Excerpted text
+++
# **ENDED**Sumac root ball Auction!!!!



## ClintW (Oct 26, 2015)

Hey everyone! 
Just thought I would give back to this wonderful community at WB.

Up for auction is this Sumac root ball. 
It should turn a really nice item for whoever wins it!

It is about 9" x 10" wide, and 6" tall at the highest point from the bottom, and on the one angled face it's close to 3.5" from the bottom. It has a rich green heartwood with a luster character and a strong white sapwood. It should be solid all around.

There are some inclusions in the top face (the face with the roots cut off), they go down maybe an inch or so. The large cut face has a couple of small checks. I imagine they don't run very deep, maybe a half inch. The large crack like feature is a weird inclusion from when the tree started growing. This is maybe 3/4 inch deep at most I think. All in all it will have alot of character. Should make a rather impressive piece.


The rules:
Auction starts now!!
$1 minimum bid increments
Ends October 30th at 7 pm central time.
I will pay shipping, it may come in a MFRB, depends how much of a stickler the post office will be for a slight bulge. If not it will be a LFRB and I will make sure to pack it with some nice peanuts.
+++
To do
(a) Rewrite the auction post starting at "Up for auction" and ending at "Auction starts now!!", swapping "checks" for "splits".
(b) Based on the auction post, mark each statement yes or no and quote the words that decide it: (i) The auction closes on October 30th at 7 pm central time. (ii) The winning bidder must cover shipping. (iii) The sapwood is green.
(c) According to the auction post, about how deep does the poster guess the small checks on the large cut face run?
+++
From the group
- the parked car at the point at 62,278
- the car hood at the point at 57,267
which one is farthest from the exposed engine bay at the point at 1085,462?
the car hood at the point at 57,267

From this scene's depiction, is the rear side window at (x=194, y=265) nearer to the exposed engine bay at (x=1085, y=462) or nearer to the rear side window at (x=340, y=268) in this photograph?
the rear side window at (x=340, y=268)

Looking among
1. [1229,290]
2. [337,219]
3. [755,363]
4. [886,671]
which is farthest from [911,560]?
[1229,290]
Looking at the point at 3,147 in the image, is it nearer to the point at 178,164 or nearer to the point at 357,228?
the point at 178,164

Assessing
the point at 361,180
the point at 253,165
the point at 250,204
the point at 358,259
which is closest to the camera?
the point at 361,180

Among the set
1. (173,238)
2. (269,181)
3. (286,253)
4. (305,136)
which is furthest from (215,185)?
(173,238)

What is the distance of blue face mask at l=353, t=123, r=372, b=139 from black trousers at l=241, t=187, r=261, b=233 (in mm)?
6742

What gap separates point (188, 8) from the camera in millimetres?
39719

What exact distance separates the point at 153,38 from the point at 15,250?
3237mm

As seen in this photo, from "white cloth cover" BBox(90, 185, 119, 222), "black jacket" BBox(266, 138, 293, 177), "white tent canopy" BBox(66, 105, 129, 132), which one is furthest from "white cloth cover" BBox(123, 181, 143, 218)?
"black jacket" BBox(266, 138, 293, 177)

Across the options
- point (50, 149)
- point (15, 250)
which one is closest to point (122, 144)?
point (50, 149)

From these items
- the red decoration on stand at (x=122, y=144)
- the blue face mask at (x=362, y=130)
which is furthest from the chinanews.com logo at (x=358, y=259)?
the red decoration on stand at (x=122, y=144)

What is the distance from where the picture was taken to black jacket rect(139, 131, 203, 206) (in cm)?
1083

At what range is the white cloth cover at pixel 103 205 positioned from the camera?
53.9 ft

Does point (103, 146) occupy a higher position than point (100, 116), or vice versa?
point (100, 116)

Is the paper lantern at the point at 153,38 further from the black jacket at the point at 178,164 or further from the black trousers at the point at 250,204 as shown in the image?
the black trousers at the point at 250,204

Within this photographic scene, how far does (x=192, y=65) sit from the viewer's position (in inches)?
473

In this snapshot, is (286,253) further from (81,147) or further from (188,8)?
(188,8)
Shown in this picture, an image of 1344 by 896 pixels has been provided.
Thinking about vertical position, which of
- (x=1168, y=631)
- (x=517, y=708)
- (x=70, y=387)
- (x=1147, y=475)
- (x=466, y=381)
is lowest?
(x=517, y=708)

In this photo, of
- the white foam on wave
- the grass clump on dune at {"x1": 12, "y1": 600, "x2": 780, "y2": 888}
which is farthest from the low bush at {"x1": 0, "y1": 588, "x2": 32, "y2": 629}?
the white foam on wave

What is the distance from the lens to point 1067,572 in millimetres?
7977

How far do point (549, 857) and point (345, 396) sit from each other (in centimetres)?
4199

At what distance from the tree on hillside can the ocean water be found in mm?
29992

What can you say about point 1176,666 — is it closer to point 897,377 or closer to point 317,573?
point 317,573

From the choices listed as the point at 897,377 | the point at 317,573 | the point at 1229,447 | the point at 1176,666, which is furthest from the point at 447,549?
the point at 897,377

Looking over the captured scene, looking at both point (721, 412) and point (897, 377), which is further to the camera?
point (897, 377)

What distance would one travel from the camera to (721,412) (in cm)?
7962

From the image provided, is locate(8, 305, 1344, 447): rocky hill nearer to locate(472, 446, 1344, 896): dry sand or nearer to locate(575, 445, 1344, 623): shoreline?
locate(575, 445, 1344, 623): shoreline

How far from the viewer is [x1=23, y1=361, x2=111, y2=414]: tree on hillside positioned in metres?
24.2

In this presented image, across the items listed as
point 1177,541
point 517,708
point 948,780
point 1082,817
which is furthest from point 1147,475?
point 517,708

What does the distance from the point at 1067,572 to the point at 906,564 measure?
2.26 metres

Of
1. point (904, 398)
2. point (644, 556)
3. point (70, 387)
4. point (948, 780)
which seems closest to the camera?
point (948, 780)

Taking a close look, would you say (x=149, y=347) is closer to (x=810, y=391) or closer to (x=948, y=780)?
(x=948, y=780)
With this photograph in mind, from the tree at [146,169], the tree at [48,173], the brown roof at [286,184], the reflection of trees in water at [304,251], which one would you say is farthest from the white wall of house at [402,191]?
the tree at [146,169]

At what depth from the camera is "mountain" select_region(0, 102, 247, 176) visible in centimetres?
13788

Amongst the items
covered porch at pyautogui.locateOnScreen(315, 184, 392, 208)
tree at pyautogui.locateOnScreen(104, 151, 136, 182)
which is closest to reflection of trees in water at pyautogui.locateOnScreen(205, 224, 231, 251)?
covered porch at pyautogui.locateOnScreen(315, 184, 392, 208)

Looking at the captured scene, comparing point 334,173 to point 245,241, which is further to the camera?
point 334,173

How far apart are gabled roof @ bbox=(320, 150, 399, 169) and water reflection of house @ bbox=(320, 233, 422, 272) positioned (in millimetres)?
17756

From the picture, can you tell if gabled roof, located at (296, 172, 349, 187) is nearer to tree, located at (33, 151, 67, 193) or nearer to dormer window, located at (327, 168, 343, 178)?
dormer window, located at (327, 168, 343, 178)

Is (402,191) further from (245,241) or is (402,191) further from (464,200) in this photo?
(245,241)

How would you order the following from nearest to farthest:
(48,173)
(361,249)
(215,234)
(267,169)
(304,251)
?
+++
Outputs by task
(a)
Up for auction is this Sumac root ball. 
It should turn a really nice item for whoever wins it!

It is about 9" x 10" wide, and 6" tall at the highest point from the bottom, and on the one angled face it's close to 3.5" from the bottom. It has a rich green heartwood with a luster character and a strong white sapwood. It should be solid all around.

There are some inclusions in the top face (the face with the roots cut off), they go down maybe an inch or so. The large cut face has a couple of small splits. I imagine they don't run very deep, maybe a half inch. The large crack like feature is a weird inclusion from when the tree started growing. This is maybe 3/4 inch deep at most I think. All in all it will have alot of character. Should make a rather impressive piece.


The rules:
Auction starts now!!

(b)
(i) Yes: "Ends October 30th at 7 pm central time."
(ii) No: "I will pay shipping"
(iii) No: "a rich green heartwood with a luster character and a strong white sapwood"

(c) Not very deep, maybe a half inch.